PZ Myers, writing in “Pharyngula” says: “We know that the octopus is amazingly smart. They are capable of associative and observational learning, they are curious and adaptive, and can invent new solutions to problems. They have a large brain relative to their body size, containing about 500 million cells, and they have condensed the classically distributed invertebrate central nervous system into a dense, discrete brain. One of the problems that stymied Young was that, rather than retaining the very large and accessible identifiable neurons we associate with invertebrates, the cephalopods have paralleled the vertebrates, microminiaturizing neurons to pack more cells into a given space. They’ve also built layered structures into their brains, and thrown the tissue up into folds that increase surface area, much as the vertebrate cortex has.”
It appears that a part called the vertical lobe handles long-term memory, similar to the hippocampus. “What does the VL do? Octopuses are tough and resilient, and as it turns out you can do some fairly invasive surgeries, stitch them up, and they recover just fine. The VL can actually be extirpated, and VLless octopuses, once they’ve got over the surgery, seem perfectly normal in swimming, feeding, and other ordinary behavioral functions. Deficits show up, though, when they are tested on learning and memory tasks: long term memory function is lost, and learning is greatly impaired. The VL and the median superior frontal lobe (MSF) together form a structure that is functionally analogous to the vertebrate hippocampus.”

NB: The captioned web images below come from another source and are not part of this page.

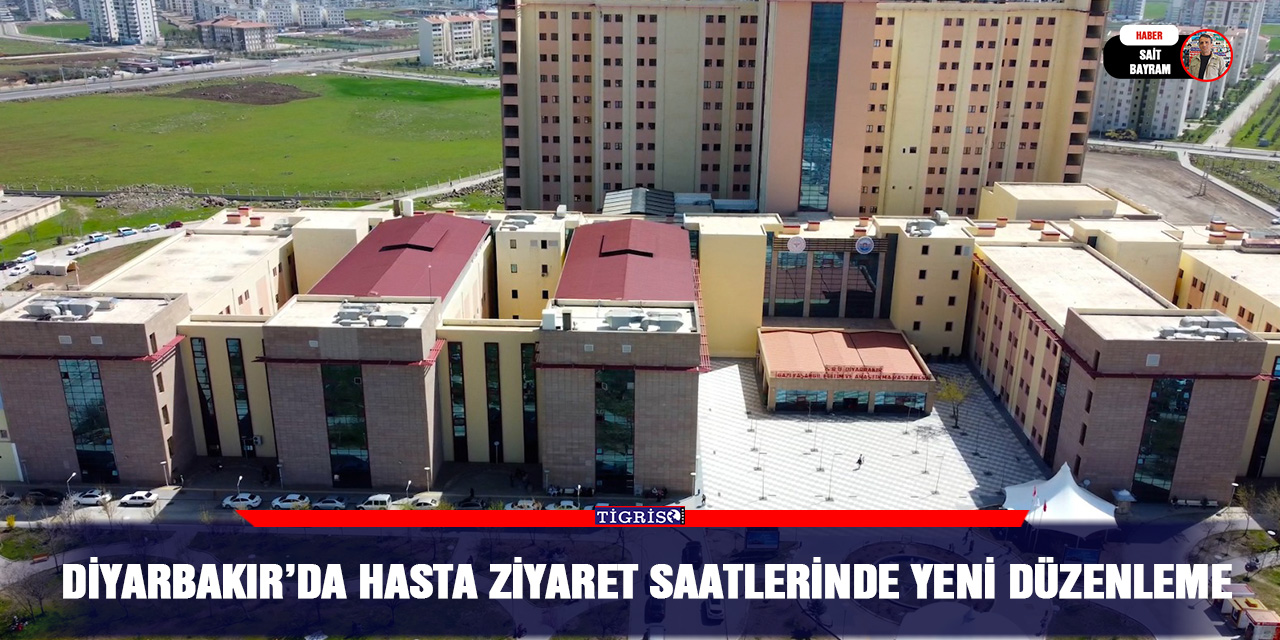 Diyarbakır’da hasta ziyaret saatlerinde yeni düzenleme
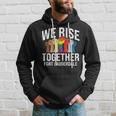 We Rise Together Fort Lauderdale Lgbtq Florida Pride Hoodie Gifts for Him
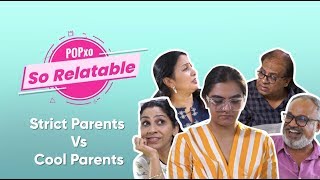 Strict Parents Vs Cool Parents - POPxo So Relatable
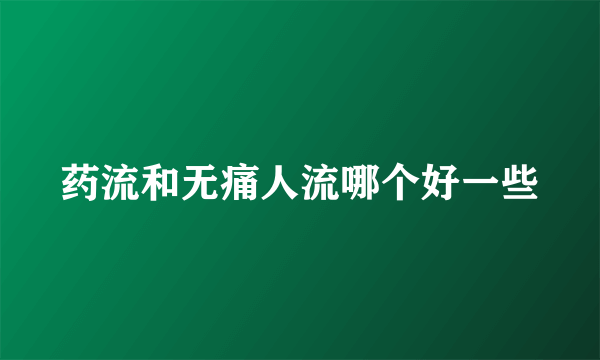 药流和无痛人流哪个好一些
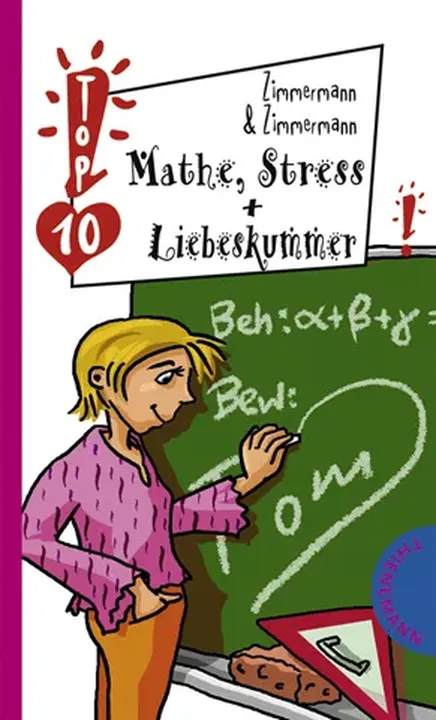 Mathe, Stress & Liebeskummer - Irene Zimmermann,Hans G Zimmermann - Bild 1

“The findings emerging from recent electrophysiological studies in the octopus suggest that a convergent evolutionary process has led to the selection of similar networks and synaptic plasticity in evolutionarily very remote species that evolved to similar behaviors and modes of life. These evolutionary considerations substantiate the importance of these cellular and morphological properties for neural systems that mediate complex forms of learning and memory. In particular, the similarity in the architecture and physiological connectivity of the octopus MSF-VL system to the mammalian hippocampus and the extremely high number of small interneurons in its areas of learning and memory suggest the importance of a large number of units that independently, by en passant innervation, form a high redundancy of connections. As these features are found in both the octopus MSF-VL system and the hippocampus, it would appear that they are needed to create a large capacity for memory associations.”
Comparisons are a strong scientific method of investigation. Odious as comparisons between the worth and accomplishments of people, including the scientists, may be, looking for difference and sameness can reveal much information. So the octopus, which has evolved with no skeleton at all (it cannot develop Avascular Necrosis which in humans causes bones to disintegrate since it has no bones) might possibly reveal something about how to cure bone diseases.
In the meantime Sy and her friends create attachment and intimacy with creatures pretty much like silk scarves afloat in sea water with long arms buttoned with rows of suction cups and eyes they can pop up out of their heads to look at us. What they see makes them change colors and skin patterns, a sight-vocabulary that Sy learned. The original divergence of species comes back together in a confluence of interactions.